(WORK REQUIRED) Across the records, how many lines contain "google"? Answer with the number alone.

[Stored items]
┏━━

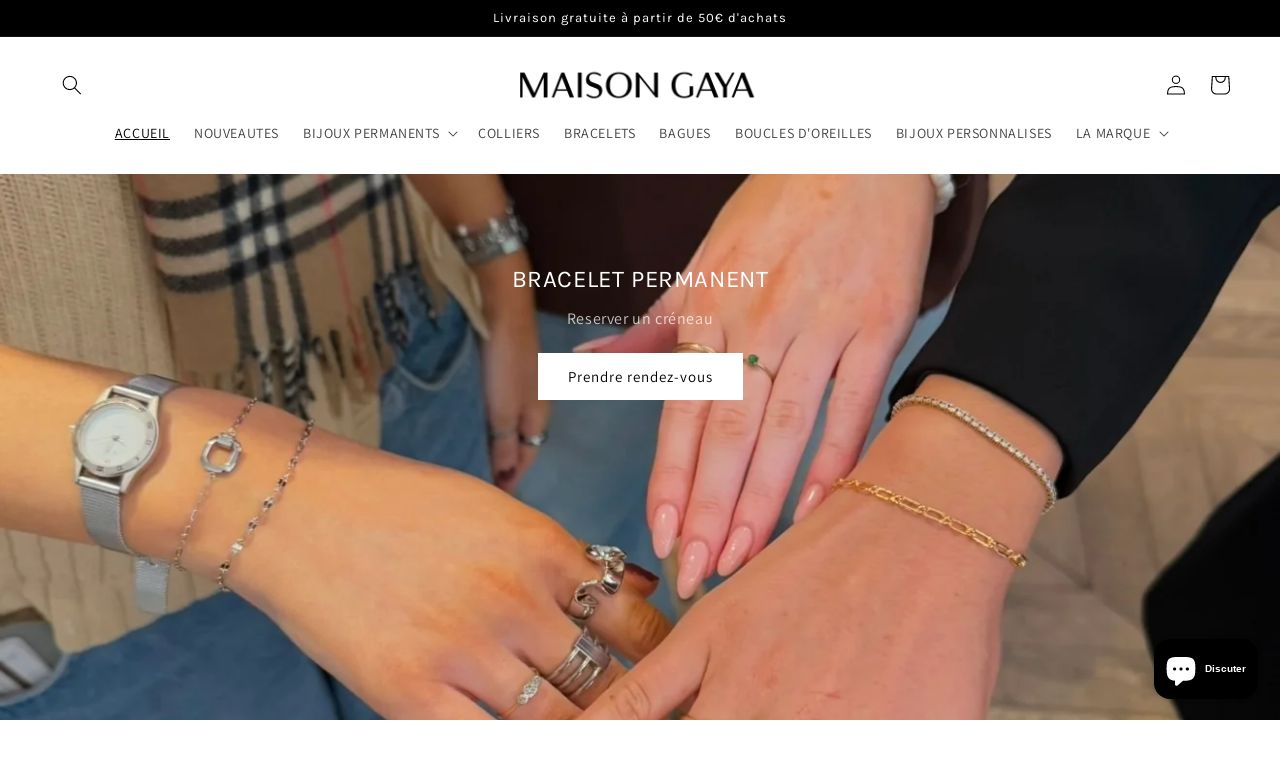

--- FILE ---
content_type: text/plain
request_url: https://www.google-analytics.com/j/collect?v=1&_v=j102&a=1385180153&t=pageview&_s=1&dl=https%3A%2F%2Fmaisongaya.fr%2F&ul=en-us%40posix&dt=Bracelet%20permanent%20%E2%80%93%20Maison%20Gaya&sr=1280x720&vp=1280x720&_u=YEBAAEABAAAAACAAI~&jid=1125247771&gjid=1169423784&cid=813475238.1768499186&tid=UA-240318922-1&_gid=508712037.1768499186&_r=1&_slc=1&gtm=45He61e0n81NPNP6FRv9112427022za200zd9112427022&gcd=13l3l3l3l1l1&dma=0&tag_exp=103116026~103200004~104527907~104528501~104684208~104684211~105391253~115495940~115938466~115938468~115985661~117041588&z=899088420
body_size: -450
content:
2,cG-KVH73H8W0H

┗━━
┏━━

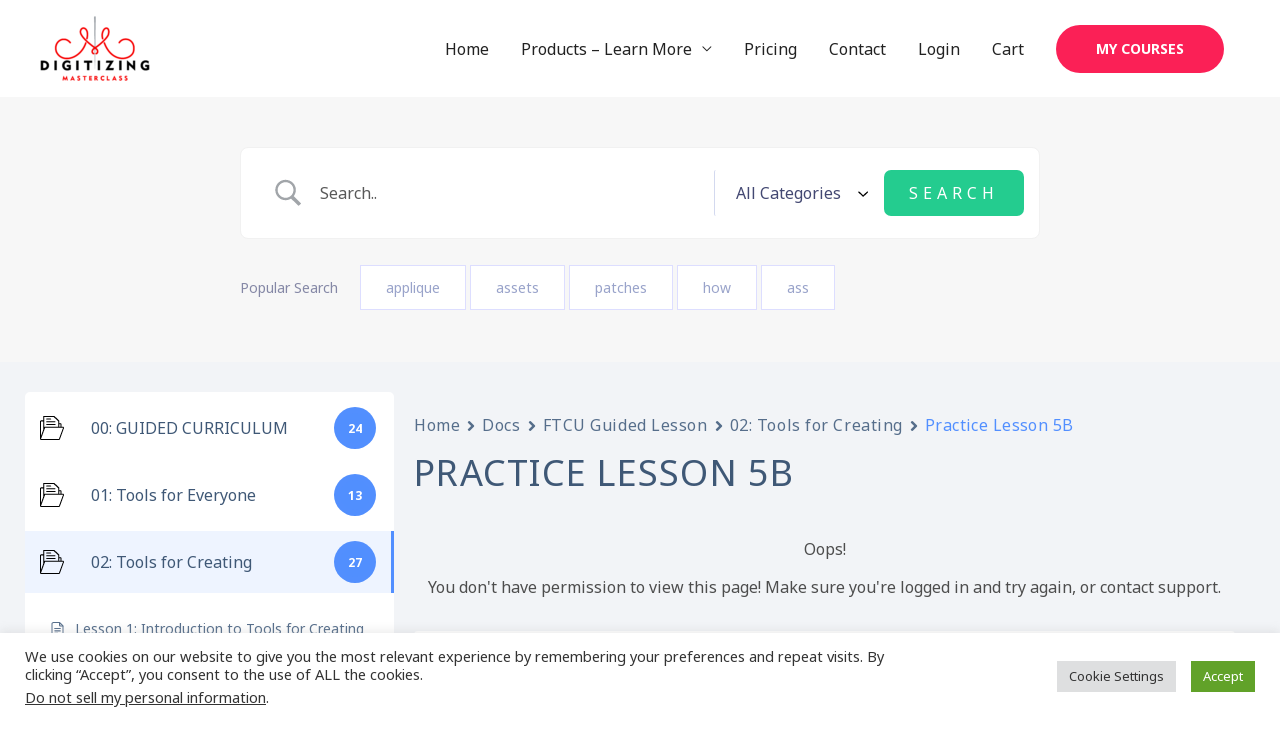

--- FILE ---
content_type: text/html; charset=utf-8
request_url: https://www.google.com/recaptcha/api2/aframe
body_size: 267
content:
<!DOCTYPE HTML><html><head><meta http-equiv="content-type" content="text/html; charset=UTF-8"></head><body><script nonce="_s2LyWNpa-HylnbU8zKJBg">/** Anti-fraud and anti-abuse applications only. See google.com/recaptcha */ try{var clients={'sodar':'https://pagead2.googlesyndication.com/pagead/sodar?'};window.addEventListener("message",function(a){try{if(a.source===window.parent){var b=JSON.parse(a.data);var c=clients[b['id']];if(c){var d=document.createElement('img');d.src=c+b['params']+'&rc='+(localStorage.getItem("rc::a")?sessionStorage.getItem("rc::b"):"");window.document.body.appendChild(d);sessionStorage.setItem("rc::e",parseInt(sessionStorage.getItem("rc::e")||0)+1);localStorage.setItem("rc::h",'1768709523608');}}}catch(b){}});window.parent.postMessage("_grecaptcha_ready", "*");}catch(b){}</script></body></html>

┗━━

(ANSWER SPACE) 3